This evidence disabuses the notion that the AER has been draconian. To the contrary, the government-owned distributors in NSW and QLD have continued to have the easiest ride. The intemperate bluster from the NSW distributors, in particular, can be called out for what it is.

But do these decisions suggest the better outcomes repeatedly promised in the “Better Regulation” program have been achieved? I don’t think so. Addressing the errors of the past calls for a much more decisive response than the one we see.

But where should the fingers be pointed at for this? Its all too easy to blame the AER: they are the convenient whipping boy. But to whip them would be to misdirect. The AER is hemmed-in between the Australian Energy Markets Commission (AEMC) and the Australian Competition Tribunal (ACT). Neither of these organisations have a track record of encouraging the AER to go harder. Indeed the AEMC was created precisely to ensure “investment certainty” for networks.

And, in what must be a stinging indictment of the ACT’s involvement in electricity regulation, the Queensland Premier has instructed its distributors not to take matters to the ACT. Consumers might offer two cheers for the Premier, but three had she done this before the regulatory process had started rather than after it had been completed.

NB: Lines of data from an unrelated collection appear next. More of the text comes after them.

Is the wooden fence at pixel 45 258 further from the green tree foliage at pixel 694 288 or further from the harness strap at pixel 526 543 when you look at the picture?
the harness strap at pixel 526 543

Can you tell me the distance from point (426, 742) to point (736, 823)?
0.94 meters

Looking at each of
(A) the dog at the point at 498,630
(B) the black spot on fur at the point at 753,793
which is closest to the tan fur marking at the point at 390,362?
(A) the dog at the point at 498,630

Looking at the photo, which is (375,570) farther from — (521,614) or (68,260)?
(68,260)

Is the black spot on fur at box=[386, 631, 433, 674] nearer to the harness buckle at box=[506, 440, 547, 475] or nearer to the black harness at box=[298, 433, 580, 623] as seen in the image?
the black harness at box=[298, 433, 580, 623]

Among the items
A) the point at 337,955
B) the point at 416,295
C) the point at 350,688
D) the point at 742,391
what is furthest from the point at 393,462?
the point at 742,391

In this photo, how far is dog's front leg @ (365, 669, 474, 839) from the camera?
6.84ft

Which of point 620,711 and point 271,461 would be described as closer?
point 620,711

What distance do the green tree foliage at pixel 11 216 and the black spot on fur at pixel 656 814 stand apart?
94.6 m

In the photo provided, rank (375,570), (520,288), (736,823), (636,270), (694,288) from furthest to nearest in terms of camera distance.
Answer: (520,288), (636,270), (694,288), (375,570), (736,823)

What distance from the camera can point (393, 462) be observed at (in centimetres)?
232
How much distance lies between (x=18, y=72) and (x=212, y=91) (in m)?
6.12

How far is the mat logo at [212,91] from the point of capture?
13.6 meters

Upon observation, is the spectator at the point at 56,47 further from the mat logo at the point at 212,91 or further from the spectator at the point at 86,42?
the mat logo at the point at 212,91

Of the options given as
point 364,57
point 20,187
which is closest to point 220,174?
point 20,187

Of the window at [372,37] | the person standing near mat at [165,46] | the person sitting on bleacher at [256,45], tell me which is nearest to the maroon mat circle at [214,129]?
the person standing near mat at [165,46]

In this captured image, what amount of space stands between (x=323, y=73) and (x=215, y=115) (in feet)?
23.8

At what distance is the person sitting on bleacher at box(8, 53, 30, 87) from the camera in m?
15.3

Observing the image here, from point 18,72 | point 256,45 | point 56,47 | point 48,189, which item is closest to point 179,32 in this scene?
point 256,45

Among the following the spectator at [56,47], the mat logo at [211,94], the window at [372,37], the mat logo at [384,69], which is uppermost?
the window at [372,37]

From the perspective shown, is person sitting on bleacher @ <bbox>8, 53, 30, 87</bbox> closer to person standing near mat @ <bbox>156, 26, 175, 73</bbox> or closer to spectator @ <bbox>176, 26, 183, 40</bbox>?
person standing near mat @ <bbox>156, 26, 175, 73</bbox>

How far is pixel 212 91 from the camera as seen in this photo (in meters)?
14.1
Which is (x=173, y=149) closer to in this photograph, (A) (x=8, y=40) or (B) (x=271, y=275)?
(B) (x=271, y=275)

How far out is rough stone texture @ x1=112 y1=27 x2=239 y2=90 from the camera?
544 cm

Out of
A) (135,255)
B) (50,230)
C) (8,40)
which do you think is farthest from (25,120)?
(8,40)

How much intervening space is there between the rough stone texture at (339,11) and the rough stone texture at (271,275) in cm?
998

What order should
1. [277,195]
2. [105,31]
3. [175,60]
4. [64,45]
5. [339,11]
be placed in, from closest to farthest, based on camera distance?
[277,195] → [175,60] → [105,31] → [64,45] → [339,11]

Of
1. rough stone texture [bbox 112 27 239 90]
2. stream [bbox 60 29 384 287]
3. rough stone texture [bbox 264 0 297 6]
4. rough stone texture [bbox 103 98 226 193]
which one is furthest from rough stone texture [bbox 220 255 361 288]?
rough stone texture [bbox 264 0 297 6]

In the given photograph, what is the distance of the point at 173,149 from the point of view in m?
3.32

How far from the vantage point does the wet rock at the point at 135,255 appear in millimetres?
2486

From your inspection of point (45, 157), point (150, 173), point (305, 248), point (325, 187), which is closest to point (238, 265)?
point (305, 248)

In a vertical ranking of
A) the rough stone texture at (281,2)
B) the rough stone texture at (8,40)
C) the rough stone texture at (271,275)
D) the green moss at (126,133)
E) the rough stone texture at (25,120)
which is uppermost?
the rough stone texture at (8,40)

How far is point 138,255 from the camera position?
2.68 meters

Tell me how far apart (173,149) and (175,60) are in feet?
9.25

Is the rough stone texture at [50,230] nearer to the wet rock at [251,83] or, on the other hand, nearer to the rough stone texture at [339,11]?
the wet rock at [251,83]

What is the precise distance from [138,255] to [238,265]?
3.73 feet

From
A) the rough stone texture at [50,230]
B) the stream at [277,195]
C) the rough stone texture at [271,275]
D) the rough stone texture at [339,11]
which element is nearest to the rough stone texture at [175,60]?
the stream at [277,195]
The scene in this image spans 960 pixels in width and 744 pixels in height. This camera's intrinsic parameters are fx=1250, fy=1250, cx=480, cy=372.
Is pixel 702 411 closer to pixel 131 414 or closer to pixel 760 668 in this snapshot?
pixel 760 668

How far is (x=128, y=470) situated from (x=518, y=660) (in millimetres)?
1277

The Productivity Commission’s productivity indices show that electricity utilities have been, to use the words of the now departed, “leaners”. The latest batch of regulatory decisions do almost nothing to change this. And, as consumer survey after consumer survey tell us, consumers have little doubt what they think of the electricity sector, consistently ranking it lower than all others.

But the energy establishment says the people are wrong. Last month the Governance Review concluded that Australian energy market governance is “amongst best practice internationally”. Cake anyone?

Democracies have ways of dealing with such cognitive dissonance. Its past time that the people were heard.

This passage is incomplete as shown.